How long she wants to play Olivia Pope:
It’s not really up to me. It’s up to Shonda [Rhimes, Scandal’s creator] and to the network. Shonda has said from the beginning that she kind of knows how it ends. So I’m trusting her to guide the arc.
On one episode Olivia and her dad have had powerful conversations around what it means to be African American in the U.S. On what value she sees in those moments:
In the first season it was as if Olivia Pope was raceless. There was no denying that Olivia was a black woman, because I’m a black woman, playing her in badass white trench coats that call to attention the fact that I’m not looking like anybody else on television. But we didn’t talk about her identity as a black person.
[Since then] the writers have become more and more willing to deal with race. When Olivia was kidnapped, it was not lost on me that the fictional president of the United States was willing to go to war to save one black woman at a time when hundreds of black women were missing in Nigeria and we were begging the world to pay attention. Shonda was saying, “The life of a black woman matters.”
With her dad—he is trying to instill in her this generational learning about what it means to be a person of color in the United States. And Olivia is at odds with balancing the truth of his understanding with her ability to achieve things he was never able to.
Her plans for her production company Simpson Street:
The charge of my production company, Simpson Street, is to tell stories that are about people, places, and situations that may not always be considered by the mainstream. Inclusivity is not about, you know, creating a world where straight white men have no voice; it’s about creating a world where we all have a voice. So I’m excited to start that new journey, as a producer.
What fans could expect from Olivia Pope on ‘Scandal’:
She’s on a journey of discovering what it means to be in power, not just power-adjacent. I’m as curious as anyone about her relationship to power and how it’s going to continue to evolve.

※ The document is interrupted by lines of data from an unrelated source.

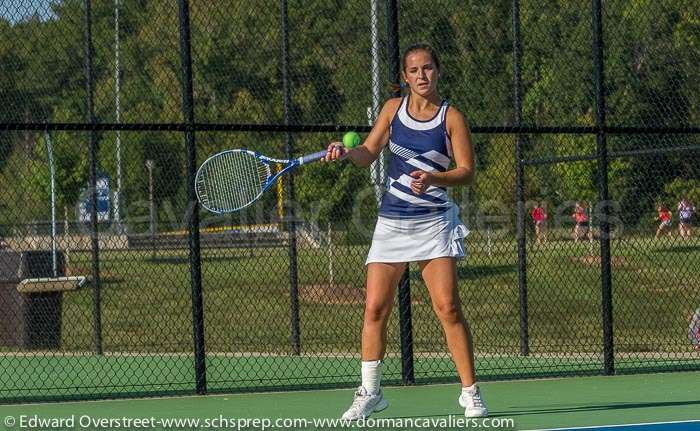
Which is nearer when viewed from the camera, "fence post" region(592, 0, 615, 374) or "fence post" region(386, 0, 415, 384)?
"fence post" region(386, 0, 415, 384)

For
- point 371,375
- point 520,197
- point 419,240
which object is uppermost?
point 520,197

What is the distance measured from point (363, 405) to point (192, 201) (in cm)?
226

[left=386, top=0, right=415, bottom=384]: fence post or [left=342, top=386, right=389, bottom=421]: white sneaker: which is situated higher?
[left=386, top=0, right=415, bottom=384]: fence post

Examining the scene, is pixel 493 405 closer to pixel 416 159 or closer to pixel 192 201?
pixel 416 159

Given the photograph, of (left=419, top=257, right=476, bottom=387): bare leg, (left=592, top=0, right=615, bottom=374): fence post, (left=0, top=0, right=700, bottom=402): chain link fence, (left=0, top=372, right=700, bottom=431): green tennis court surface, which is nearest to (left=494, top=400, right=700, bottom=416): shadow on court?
(left=0, top=372, right=700, bottom=431): green tennis court surface

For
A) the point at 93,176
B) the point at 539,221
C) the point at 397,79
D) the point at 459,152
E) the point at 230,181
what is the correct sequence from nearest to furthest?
1. the point at 459,152
2. the point at 230,181
3. the point at 397,79
4. the point at 93,176
5. the point at 539,221

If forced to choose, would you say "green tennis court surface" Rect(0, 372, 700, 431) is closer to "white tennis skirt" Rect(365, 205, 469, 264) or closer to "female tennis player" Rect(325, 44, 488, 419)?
"female tennis player" Rect(325, 44, 488, 419)

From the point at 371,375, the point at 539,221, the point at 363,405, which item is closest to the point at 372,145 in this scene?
the point at 371,375

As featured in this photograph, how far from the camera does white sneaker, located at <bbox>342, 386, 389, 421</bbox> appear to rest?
252 inches

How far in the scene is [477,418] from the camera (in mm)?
6598

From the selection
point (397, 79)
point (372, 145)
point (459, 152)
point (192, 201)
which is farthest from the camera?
point (397, 79)

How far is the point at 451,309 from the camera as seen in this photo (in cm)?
643

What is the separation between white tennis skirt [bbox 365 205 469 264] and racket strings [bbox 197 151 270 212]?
131 centimetres

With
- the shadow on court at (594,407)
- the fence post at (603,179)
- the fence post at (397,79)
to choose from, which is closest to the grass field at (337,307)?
the fence post at (603,179)
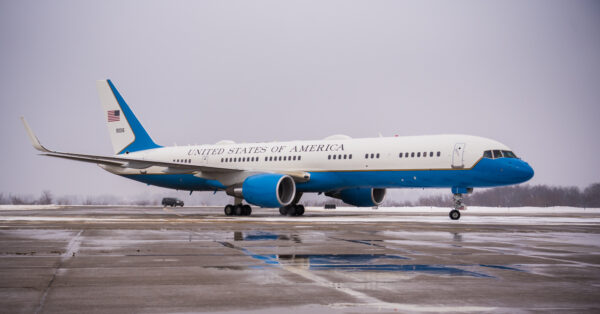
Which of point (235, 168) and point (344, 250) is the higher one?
point (235, 168)

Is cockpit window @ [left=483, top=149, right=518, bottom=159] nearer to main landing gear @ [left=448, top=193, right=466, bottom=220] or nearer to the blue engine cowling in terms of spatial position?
main landing gear @ [left=448, top=193, right=466, bottom=220]

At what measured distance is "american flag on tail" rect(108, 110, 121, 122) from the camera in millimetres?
41781

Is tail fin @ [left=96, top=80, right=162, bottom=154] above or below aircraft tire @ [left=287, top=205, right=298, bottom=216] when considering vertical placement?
above

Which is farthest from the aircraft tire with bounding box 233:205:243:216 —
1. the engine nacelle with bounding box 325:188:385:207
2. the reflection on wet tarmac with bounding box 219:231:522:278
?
the reflection on wet tarmac with bounding box 219:231:522:278

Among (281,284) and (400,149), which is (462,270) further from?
(400,149)

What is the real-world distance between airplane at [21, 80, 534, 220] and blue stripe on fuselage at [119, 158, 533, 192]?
45 millimetres

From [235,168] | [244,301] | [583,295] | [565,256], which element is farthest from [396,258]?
[235,168]

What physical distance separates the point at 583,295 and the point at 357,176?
24651 mm

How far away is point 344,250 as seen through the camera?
11.8m

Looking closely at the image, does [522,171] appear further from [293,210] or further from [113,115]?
[113,115]

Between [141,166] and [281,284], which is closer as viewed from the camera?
[281,284]

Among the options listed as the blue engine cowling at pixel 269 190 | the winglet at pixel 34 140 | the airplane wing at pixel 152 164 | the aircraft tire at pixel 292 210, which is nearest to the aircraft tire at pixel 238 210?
the airplane wing at pixel 152 164

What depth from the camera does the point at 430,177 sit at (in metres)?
28.7

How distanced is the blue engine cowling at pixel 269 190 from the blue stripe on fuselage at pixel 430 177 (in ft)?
5.60
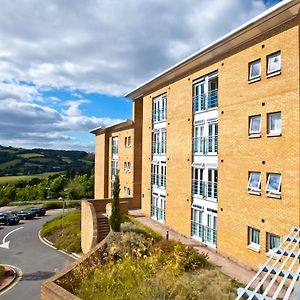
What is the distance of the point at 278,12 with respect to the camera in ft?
38.3

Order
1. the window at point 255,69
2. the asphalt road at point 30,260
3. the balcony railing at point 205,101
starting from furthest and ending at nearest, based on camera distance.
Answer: the asphalt road at point 30,260
the balcony railing at point 205,101
the window at point 255,69

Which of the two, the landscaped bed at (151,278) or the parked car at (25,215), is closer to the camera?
the landscaped bed at (151,278)

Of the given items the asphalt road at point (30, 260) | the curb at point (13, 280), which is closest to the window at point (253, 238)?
the asphalt road at point (30, 260)

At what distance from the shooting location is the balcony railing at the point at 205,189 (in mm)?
16391

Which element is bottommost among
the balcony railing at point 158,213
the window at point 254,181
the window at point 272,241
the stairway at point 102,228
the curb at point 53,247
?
the curb at point 53,247

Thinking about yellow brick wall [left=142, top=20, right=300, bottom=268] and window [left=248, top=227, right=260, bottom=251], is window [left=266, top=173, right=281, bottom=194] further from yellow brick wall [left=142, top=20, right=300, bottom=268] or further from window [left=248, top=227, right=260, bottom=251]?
window [left=248, top=227, right=260, bottom=251]

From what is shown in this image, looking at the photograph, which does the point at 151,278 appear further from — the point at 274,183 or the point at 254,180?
the point at 254,180

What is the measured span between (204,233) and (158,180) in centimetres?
701

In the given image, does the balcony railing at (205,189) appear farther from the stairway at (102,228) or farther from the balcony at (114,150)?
the balcony at (114,150)

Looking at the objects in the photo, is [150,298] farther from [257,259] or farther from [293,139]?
[293,139]

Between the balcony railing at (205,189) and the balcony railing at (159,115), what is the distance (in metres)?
6.00

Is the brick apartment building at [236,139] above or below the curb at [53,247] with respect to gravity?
above

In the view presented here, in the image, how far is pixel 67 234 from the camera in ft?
93.6

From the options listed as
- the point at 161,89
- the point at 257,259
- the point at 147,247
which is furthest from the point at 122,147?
the point at 257,259
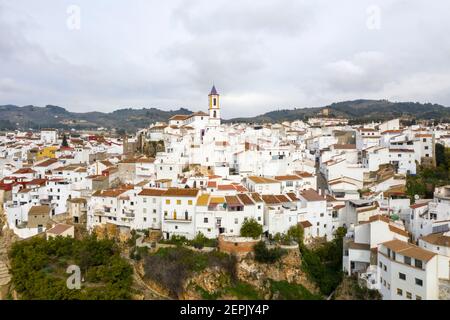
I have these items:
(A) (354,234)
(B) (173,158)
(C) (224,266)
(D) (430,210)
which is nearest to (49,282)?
(C) (224,266)

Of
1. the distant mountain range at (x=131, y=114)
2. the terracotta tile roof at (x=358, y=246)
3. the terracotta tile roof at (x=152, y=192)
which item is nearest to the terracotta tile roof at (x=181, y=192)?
the terracotta tile roof at (x=152, y=192)

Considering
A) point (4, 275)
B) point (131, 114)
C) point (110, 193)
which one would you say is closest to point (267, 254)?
point (110, 193)

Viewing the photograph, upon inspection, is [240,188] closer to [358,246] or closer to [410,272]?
[358,246]

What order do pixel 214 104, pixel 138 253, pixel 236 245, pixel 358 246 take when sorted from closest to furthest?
pixel 358 246
pixel 236 245
pixel 138 253
pixel 214 104

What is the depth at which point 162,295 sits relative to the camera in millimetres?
20203

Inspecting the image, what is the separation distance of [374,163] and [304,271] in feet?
43.1

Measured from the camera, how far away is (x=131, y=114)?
13288cm

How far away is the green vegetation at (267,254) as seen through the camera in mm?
19969

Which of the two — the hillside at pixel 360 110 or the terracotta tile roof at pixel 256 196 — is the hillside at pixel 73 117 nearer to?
the hillside at pixel 360 110

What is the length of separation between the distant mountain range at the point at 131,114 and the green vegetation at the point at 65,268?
68508 millimetres

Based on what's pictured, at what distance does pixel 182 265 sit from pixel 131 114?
118637 millimetres

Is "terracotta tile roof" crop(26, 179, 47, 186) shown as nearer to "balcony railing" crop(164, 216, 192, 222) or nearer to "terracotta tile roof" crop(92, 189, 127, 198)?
"terracotta tile roof" crop(92, 189, 127, 198)

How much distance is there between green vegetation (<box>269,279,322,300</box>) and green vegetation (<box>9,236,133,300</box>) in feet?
23.7
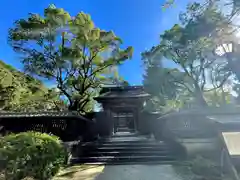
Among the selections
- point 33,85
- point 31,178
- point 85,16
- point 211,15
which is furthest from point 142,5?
point 33,85

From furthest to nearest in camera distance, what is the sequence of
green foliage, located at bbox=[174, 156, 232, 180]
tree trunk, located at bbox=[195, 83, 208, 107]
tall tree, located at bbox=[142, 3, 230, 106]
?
1. tree trunk, located at bbox=[195, 83, 208, 107]
2. tall tree, located at bbox=[142, 3, 230, 106]
3. green foliage, located at bbox=[174, 156, 232, 180]

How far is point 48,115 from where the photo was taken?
10586 mm

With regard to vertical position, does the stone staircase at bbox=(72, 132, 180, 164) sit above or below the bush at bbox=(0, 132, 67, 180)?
below

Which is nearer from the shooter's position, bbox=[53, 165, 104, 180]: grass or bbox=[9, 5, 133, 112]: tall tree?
bbox=[53, 165, 104, 180]: grass

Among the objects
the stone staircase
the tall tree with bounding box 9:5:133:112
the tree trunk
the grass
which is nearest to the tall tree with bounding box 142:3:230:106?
the tree trunk

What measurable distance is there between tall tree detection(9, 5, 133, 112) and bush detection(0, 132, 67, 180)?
9815 millimetres

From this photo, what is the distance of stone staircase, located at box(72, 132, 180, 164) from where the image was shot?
9.06 metres

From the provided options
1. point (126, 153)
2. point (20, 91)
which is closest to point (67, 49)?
point (20, 91)

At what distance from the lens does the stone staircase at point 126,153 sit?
9.06 meters

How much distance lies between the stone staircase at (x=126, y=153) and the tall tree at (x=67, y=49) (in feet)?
19.8

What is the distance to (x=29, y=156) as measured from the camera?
495cm

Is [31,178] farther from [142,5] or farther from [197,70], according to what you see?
[197,70]

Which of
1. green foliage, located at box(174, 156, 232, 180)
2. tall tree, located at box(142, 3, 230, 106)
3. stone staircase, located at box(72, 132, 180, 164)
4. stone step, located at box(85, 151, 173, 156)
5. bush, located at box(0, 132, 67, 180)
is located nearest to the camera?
bush, located at box(0, 132, 67, 180)

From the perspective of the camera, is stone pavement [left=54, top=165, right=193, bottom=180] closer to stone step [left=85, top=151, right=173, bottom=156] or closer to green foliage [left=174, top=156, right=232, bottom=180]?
green foliage [left=174, top=156, right=232, bottom=180]
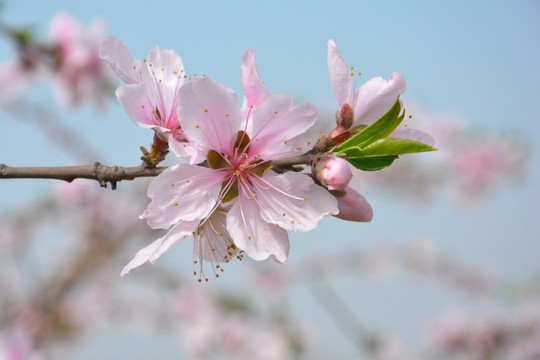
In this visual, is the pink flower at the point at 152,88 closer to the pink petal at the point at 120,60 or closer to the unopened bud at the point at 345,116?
the pink petal at the point at 120,60

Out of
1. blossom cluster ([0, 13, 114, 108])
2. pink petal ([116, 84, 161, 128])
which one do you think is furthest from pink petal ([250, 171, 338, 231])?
blossom cluster ([0, 13, 114, 108])

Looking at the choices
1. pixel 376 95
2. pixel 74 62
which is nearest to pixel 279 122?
pixel 376 95

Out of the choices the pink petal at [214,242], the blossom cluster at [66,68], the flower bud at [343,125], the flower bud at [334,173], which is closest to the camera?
the flower bud at [334,173]

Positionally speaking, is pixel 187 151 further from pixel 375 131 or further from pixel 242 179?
pixel 375 131

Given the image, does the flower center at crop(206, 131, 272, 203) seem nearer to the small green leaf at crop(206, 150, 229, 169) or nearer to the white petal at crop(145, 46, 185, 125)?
the small green leaf at crop(206, 150, 229, 169)

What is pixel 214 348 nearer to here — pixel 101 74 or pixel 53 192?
pixel 53 192

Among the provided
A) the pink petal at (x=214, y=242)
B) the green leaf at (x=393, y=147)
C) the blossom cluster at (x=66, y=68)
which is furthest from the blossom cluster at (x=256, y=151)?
the blossom cluster at (x=66, y=68)
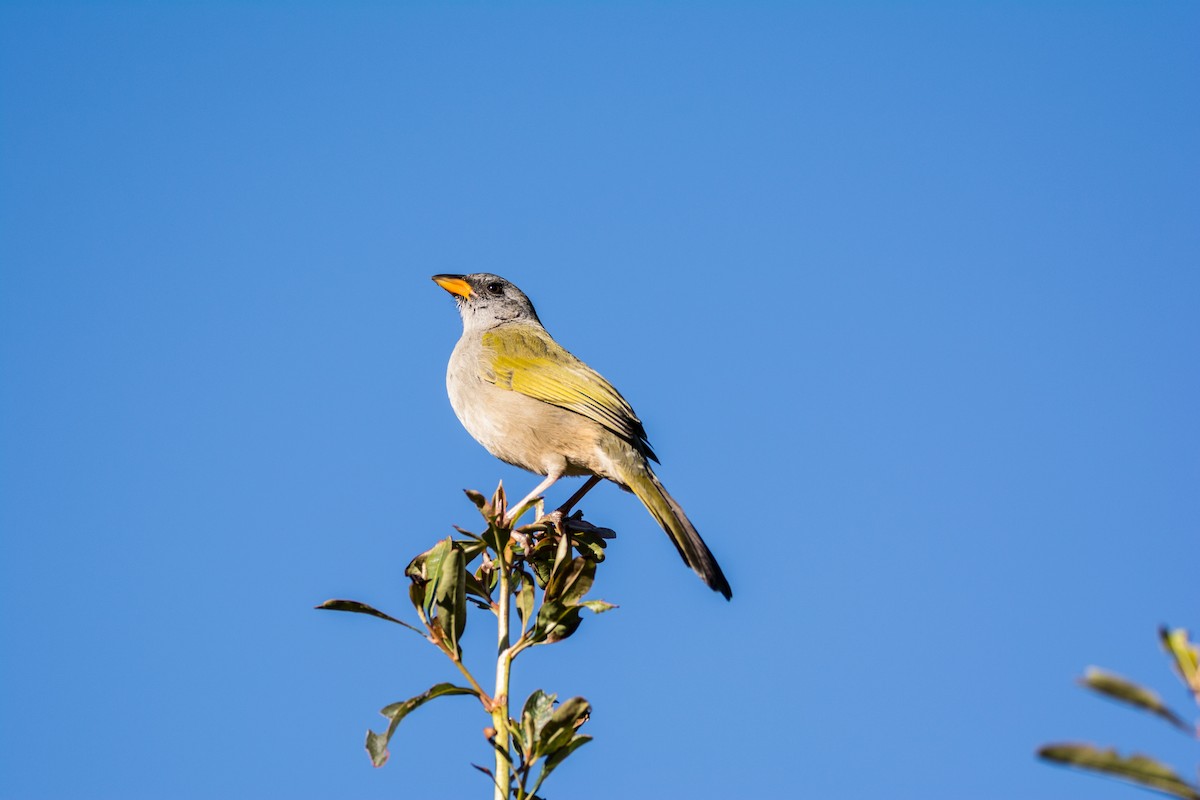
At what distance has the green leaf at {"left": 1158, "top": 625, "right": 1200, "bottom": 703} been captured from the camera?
3.78 ft

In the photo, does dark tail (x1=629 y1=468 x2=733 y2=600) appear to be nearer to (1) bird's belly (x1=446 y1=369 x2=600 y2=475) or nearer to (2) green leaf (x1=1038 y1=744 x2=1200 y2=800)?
(1) bird's belly (x1=446 y1=369 x2=600 y2=475)

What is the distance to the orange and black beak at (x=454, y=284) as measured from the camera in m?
7.21

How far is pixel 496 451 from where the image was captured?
5.66 meters

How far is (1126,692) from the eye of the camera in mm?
1025

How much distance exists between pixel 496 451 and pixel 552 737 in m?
3.66

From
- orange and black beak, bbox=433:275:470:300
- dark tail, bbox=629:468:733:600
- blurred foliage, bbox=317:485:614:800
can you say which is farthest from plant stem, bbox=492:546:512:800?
orange and black beak, bbox=433:275:470:300

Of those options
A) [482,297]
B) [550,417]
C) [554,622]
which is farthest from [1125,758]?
[482,297]

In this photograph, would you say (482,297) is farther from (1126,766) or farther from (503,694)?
(1126,766)

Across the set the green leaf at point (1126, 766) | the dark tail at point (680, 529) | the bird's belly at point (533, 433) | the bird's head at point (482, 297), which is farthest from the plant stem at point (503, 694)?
the bird's head at point (482, 297)

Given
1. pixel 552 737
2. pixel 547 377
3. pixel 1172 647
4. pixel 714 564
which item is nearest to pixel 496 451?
pixel 547 377

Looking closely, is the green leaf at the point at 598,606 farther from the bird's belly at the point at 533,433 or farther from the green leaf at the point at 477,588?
the bird's belly at the point at 533,433

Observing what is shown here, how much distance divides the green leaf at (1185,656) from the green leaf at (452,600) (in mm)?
1539

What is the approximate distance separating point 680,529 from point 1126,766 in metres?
3.41

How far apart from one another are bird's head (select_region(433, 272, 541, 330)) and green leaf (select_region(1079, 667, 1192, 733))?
20.4 feet
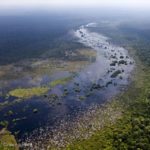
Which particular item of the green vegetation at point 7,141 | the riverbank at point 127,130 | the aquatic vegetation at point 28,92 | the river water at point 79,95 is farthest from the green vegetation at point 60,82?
the green vegetation at point 7,141

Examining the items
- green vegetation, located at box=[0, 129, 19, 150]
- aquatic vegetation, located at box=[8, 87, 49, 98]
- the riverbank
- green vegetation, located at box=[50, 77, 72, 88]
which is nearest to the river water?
green vegetation, located at box=[0, 129, 19, 150]

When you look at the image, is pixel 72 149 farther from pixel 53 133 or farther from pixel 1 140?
pixel 1 140

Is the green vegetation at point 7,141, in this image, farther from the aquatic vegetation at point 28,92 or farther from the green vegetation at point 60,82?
the green vegetation at point 60,82

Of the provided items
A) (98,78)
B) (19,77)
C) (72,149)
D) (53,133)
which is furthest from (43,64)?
(72,149)

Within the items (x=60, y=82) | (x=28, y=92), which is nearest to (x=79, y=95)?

On the women she finds inspiring:
Jane Fonda, Cicely Tyson, and Diahann Carroll—those women are my lighthouses. Because their light was shining ahead, I knew where to go. They kept showing up for their art and values and that made me feel like I could bring all of myself to my work.
On how these inspirations shaped her:
If society is telling us to look the other way, and you, as anybody from a disenfranchised community, are saying, “My story matters,” that is an act of activism. When Cicely Tyson wore her natural hair on television, it wasn’t considered beautiful for a black woman to wear her natural, textured hair. She made it mainstream. With Diahann Carroll, it was an act of activism just for her to be the lead on her own show, Julia. Art often leads to the opening of our thoughts as a society.
How she takes care of herself:
Sometimes, when we’re feeling challenged in life, we feel a pull to isolate, and for me part of the joy of being a wife, a mother, and in a cast of friends is allowing myself to be in spaces of love. So being open to that love. Then, for me, self-love is like: Am I sleeping enough? Eating well? Not: Am I eating well to be able to fit into my skinny jeans? But: Am I eating well to be healthy and strong? And to acknowledge the good, because there is always a lot of good.
Her true passion and goal in life:
My deepest desire is to create a world where there’s room for all of us, where no matter who you are, you get to wake up in the morning and know that you are worthwhile and deserving. If that’s the world I want to live in, I have to do the work to make that true for me. I have to do the work of self-love and affirmation, and say, ‘I am a woman, I am a person of color, I am the granddaughter of immigrants, I am also the descendant of slaves, I am a mother, I am an entrepreneur, I am an artist, and I’m joyful.’ And maybe in seeing my joy, you can finish your sentence with, ‘And I am joyful too.’